The city of Kansas City is facing a huge budget shortfall this year. Providing this project with $41 million dollars means further delay of renewing our infrastructure and urban core. The alleged jobs this project would create will be held by people who will live in Johnson County, Kansas. Thus, the city would receive little, if any, tax revenue from the project. Thus, the poor of Kansas City will continue to be neglected with such a project.

Yet, we will continue to stress the Church’s constant call for disarmament: “The Church’s social teaching proposes the goal of ‘general, balanced, and controlled disarmament.’ The enormous increase in arms represents a grave threat to stability and peace.

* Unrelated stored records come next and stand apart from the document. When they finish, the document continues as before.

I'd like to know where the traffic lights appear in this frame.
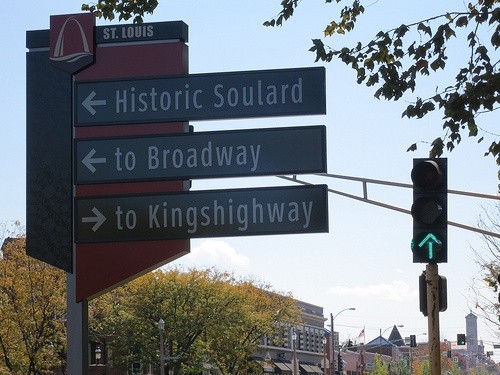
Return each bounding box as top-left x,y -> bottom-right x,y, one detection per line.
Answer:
410,156 -> 448,265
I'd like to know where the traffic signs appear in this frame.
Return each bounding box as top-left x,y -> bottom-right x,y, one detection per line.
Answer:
71,124 -> 329,186
71,64 -> 328,126
73,183 -> 331,245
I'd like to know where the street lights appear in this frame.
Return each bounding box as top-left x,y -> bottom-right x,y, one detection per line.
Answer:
330,307 -> 356,375
379,325 -> 405,365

The principle of sufficiency, by virtue of which each state may possess only the means necessary for its legitimate defense, must be applied both by States that buy arms and by those that produce and furnish them. Any excessive stockpiling or indiscriminate trading in arms cannot be morally justified. Such phenomena must also be evaluated in light of international norms regarding the non-proliferation, production, trade and use of different types of arms. Arms can never be treated like other goods exchanged on international or domestic markets” (CSD #508; cf. also John Paul II Message to the United Nations 1985, Pontifical Council for Justice and Peace paper “The International Arms Trade” 1994, John Paul II Address to the World of Work 1988).

We have an obligation to think responsibly on this proposed nuclear weapons plant, to think beyond the local and examine the global dimensions of this decision. “Arms of mass destruction – whether biological, chemical, or nuclear – represent a particularly serious threat. Those who possess them have an enormous responsibility before God and all of humanity. The principle of non-proliferation of nuclear arms, together with measures of nuclear disarmament and the prohibition of nuclear tests, are intimately interconnected objectives that must be met as soon as possible by means of effective controls at the international levels” (CSD #509, cf. also Gaudium et Spes #80; CCC #2314, John Paul II World Day of Peace #2 1986). Let us make a decision for all of humanity: reject the building of this nuclear weapons plant and seek a peaceful use of the facility.

Huntz was reportedly under considerable pressure not to oppose the project. In this light, the statement is all the more important.

Cheers for Kansas City - St. Joseph Bishop Robert W. Finn and the leadership he is providing on this issue.